À New York, des habitant·es manifestent en pleine crise pour demander un moratoire sur les expulsions. | Scott Heins / Getty Images North America / AFP

Connaissez-vous Civvl, le Uber des expulsions?

L'époque de tous les possibles, même les évictions en free-lance.

«Les expulsions sont les prestations qui connaissent la plus forte croissance, en raison du Covid-19», claironne Civvl. Cette application américaine propose de jouer les huissiers ou les déménageuses en free-lance, pour déloger des locataires en délicatesse avec leurs propriétaires. Une sorte de Uber des expulsions, qui menacent des millions d'Américain·es en raison de la pandémie.

«Le chômage est à un niveau record et beaucoup [de personnes] ne peuvent pas ou ne paient tout simplement pas de loyer et d'hypothèques. Nous sommes engagés par des propriétaires et des banques contrariées, afin de récupérer des propriétés résidentielles saisies», explique Civvl sur le site de petites annonces Craigslist.

Selon l'entreprise, des milliers d'huissières et de déménageurs sont nécessaires afin d'exécuter les procédures d'expulsion qui se multiplient dans le pays. Comme le font les autres plateformes, elle vante la flexibilité de son modèle ainsi que l'avantage de pouvoir y travailler en devenant son propre patron ou sa propre patronne.

«C'est tordu que des prolétaires en difficulté soient tentés par des prestations comme le transport de meubles ou le rôle d'huissier pour une entreprise comme Civvl, expulsant d'autres prolétaires de leur maison afin de pouvoir eux-mêmes payer leur loyer», dénonce la juriste et militante du droit au logement Helena Duncan.

Arroseur arrosé

Vice a d'abord cru à un canular. Mais Civvl est une application bien réelle, détenue par OnQall, une entreprise qui propose l'ubériseration de toutes sortes de tâches «en dehors des principaux centres urbains». Elle a également développé les apps LawnFixr (entretien des pelouses) CleanQwik (nettoyage) et MoveQwik (déménagement).

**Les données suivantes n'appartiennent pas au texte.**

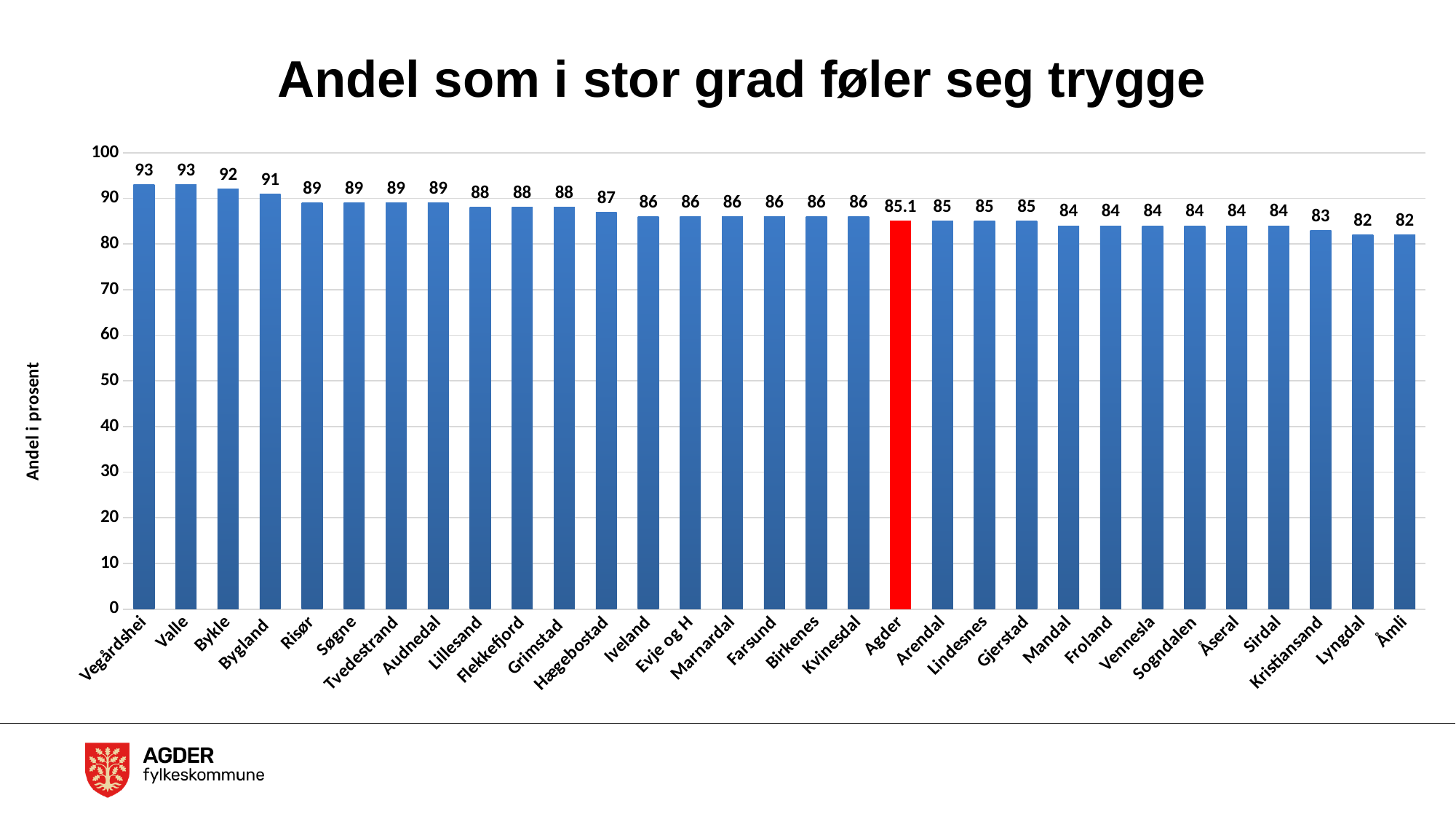
What kind of chart is shown on the slide? bar chart What is the difference between the values for Bykle and Kristiansand? 9 Which has a larger value, Bygland or Mandal? Bygland Which category is shown with a red bar? Agder Is the value for Risør greater or less than 80? greater How many categories are shown on the x axis? 31 What is the value for Grimstad? 88 What is the value for Kristiansand? 83 What is the difference between the values for Vegårdshei and Åmli? 11 Do the values rise or fall from left to right along the x axis? fall What is the value for Agder? 85.1 What is the value for Bykle? 92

Dans certains commentaires publiés sur le Play Store et l'Apple Store, les utilisateurs et utilisatrices dénoncent les frais de 35 dollars [environ 30 euros] demandés et le peu de travail proposé après inscription.

Début septembre, une décision fédérale des Centres pour le contrôle et la prévention des maladies (CDC) ont interdit la majorité des expulsions jusqu'à la fin de l'année. En plus de poser de sérieuses questions éthiques, le business de Civvl, déjà peu florissant, ne devrait donc pas tarder à s'effondrer.